▶ [Pedido escrito a]: Conta as linhas dos registos que têm a palavra "list", distinguindo maiúsculas de minúsculas. Dá apenas o número.

Como refere João Amador, professor na Nova SBE e investigador no Departamento de Estudos Económicos do Banco de Portugal (BdP), a nossa produtividade tem tido uma evolução “desfavorável” nos últimos anos, ficando muito abaixo de países como a Alemanha ou mesmo a Espanha. Diz o especialista que não temos avançado a passos mais curtos (desde 2000 até 2016 evoluímos 63% em comparação com os 45% da Alemanha) mas, em 2017, o Eurostat prevê que o país dê um passo atrás: a projeção é do recuo de 0,6% no nível de produtividade, recuo que não é novidade, num percurso pautado por subidas modestas e outras descidas. E frisa que uma baixa produtividade significa que, “para o nível de emprego que a economia portuguesa está a criar, o produto interno cresce pouco”.
Geralmente, a produtividade é calculada apenas dividindo a riqueza produzida pelo número de trabalhadores usado para a conseguir, por ser uma fórmula mais simples. Isto tem desvantagens. Com efeito, “produzir mais é diferente de produzir algo que seja mais valorizado por quem compra“, tornando difícil a comparação entre setores, como assinala Pedro Pita Barros, também professor na Nova SBE.

(Entradas retiradas de uma coleção)
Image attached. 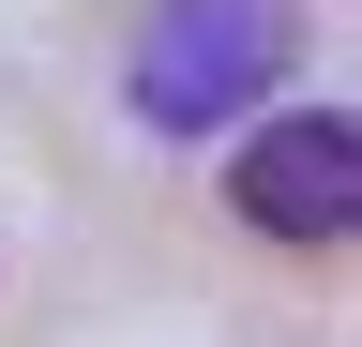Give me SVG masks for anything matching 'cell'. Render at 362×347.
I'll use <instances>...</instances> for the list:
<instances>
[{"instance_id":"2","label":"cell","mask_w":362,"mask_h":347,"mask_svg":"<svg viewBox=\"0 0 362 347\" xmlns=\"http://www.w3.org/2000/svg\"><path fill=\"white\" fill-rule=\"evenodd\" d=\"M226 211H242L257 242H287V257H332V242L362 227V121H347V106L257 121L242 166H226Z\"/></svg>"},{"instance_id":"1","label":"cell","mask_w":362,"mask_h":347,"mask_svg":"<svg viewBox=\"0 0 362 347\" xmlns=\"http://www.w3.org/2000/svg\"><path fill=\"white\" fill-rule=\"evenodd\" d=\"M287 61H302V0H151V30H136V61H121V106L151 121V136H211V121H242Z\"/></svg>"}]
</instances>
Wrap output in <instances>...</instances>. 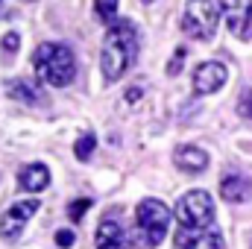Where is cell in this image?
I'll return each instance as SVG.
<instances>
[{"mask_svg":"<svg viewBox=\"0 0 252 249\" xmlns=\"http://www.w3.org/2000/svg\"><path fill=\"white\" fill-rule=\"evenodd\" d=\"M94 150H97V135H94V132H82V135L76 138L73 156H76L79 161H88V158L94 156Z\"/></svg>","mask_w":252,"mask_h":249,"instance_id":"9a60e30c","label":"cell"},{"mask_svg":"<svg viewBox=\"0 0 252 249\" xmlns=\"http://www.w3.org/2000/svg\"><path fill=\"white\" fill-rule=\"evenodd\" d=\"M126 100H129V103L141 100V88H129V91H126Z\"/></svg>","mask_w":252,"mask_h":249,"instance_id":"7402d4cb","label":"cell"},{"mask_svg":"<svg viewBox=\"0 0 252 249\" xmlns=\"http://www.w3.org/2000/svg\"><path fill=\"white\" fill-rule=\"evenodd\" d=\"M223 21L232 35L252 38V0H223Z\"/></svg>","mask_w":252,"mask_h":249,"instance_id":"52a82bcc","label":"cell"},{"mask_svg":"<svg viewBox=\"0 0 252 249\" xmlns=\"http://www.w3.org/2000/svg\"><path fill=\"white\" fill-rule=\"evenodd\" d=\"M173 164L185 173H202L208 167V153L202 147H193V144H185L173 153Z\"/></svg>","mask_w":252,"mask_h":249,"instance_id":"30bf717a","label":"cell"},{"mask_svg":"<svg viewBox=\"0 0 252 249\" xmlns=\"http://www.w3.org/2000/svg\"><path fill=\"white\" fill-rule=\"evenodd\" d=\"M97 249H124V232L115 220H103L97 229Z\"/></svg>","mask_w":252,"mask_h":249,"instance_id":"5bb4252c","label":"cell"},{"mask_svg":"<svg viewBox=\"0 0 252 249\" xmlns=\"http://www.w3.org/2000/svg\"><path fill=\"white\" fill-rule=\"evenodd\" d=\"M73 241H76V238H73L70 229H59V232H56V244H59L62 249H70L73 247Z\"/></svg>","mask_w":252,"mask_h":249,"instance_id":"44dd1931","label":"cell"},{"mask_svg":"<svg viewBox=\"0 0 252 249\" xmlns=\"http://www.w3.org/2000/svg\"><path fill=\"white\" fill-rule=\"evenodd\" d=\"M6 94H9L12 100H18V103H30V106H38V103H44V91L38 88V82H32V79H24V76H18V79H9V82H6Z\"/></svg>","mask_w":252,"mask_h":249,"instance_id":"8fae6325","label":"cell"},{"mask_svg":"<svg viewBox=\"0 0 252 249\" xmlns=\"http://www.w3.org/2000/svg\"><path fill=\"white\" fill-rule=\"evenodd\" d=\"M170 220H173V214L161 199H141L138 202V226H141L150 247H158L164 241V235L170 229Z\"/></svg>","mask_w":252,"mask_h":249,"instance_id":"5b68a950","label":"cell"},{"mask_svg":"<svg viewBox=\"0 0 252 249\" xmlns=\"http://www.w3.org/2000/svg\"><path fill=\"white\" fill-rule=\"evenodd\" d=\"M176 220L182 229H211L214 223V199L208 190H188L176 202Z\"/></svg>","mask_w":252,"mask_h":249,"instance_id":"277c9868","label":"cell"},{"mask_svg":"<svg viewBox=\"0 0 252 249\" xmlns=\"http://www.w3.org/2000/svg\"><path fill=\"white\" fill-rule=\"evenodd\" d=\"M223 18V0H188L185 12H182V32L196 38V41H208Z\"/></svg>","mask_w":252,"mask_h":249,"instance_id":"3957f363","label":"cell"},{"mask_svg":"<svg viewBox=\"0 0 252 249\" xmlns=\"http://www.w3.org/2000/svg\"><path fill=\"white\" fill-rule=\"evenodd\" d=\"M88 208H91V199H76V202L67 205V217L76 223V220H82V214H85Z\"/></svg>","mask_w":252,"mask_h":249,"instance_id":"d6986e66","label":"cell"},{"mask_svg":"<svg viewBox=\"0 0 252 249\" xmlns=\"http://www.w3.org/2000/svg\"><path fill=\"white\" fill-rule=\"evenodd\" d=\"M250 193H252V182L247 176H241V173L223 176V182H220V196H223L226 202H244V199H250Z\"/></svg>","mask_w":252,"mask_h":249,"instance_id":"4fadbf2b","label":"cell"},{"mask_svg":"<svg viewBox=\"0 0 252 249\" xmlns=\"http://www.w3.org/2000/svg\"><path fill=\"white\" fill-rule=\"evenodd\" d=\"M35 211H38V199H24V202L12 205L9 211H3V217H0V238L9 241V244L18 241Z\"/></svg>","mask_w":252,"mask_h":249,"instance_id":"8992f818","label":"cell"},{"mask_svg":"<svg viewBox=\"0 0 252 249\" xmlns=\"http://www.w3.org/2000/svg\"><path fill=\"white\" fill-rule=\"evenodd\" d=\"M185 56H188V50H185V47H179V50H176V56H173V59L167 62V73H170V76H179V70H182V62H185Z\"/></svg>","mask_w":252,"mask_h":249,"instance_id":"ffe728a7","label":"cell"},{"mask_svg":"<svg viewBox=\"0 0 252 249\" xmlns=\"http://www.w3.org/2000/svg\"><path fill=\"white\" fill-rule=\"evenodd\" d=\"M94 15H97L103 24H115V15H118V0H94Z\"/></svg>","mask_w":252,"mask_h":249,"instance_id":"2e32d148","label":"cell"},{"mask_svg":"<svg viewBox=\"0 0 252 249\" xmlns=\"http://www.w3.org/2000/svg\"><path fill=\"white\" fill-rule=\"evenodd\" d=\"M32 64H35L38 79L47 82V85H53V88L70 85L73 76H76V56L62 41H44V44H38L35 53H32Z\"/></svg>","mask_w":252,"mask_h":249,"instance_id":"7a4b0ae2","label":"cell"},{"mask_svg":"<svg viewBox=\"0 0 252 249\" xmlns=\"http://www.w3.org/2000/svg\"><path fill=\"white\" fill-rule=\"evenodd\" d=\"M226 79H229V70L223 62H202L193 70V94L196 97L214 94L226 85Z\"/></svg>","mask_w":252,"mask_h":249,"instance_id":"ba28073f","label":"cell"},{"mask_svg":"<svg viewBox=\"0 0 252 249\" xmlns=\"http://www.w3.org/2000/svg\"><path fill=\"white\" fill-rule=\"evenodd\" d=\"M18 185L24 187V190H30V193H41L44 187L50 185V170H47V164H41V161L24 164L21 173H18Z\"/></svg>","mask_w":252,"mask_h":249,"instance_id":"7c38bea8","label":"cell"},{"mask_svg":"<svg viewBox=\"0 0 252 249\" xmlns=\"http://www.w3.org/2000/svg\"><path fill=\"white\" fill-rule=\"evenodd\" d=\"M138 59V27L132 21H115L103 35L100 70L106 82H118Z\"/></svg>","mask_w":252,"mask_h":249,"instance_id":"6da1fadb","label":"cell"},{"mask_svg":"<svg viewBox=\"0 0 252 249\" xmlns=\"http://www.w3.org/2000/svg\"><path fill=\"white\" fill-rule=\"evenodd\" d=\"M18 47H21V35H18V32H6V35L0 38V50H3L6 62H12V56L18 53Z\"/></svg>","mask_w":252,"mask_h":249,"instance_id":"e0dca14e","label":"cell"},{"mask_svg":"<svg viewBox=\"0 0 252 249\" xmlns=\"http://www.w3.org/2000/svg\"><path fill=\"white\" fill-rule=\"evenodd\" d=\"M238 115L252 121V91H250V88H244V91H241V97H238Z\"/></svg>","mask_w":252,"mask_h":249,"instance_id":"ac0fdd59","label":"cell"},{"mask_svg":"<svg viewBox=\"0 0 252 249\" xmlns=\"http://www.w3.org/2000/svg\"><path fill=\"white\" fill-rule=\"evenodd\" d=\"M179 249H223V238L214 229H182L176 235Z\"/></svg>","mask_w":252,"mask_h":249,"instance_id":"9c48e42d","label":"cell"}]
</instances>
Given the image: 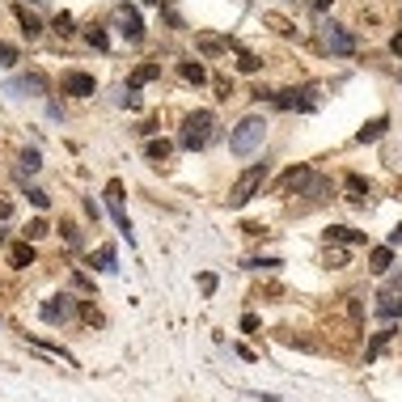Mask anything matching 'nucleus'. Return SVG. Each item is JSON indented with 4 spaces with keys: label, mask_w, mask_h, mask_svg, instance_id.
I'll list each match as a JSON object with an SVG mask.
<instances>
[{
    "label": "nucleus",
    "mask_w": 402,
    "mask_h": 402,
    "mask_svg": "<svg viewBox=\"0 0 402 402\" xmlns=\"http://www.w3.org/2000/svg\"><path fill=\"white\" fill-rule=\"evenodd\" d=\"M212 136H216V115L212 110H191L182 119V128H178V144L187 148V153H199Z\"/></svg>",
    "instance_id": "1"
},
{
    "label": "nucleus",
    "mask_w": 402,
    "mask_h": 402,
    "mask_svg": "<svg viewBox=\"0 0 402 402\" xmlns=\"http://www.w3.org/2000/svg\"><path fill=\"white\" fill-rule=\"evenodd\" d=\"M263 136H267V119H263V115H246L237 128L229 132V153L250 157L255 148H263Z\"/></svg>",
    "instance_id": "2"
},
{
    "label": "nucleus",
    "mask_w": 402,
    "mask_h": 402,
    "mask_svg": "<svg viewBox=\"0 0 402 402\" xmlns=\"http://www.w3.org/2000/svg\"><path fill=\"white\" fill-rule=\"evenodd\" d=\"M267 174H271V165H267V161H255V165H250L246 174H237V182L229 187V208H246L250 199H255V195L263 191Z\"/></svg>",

▶ [Pedido escrito b]: No excerto sobre a produtividade em Portugal, que problema traz calcular a produtividade só a dividir a riqueza produzida pelo número de trabalhadores, e porquê? Responde em uma a três frases.

▶ [Resposta escrita a]: 2

▶ [Resposta escrita b]: Esse cálculo torna difícil comparar setores. Como assinala Pedro Pita Barros, produzir mais é diferente de produzir algo que seja mais valorizado por quem compra.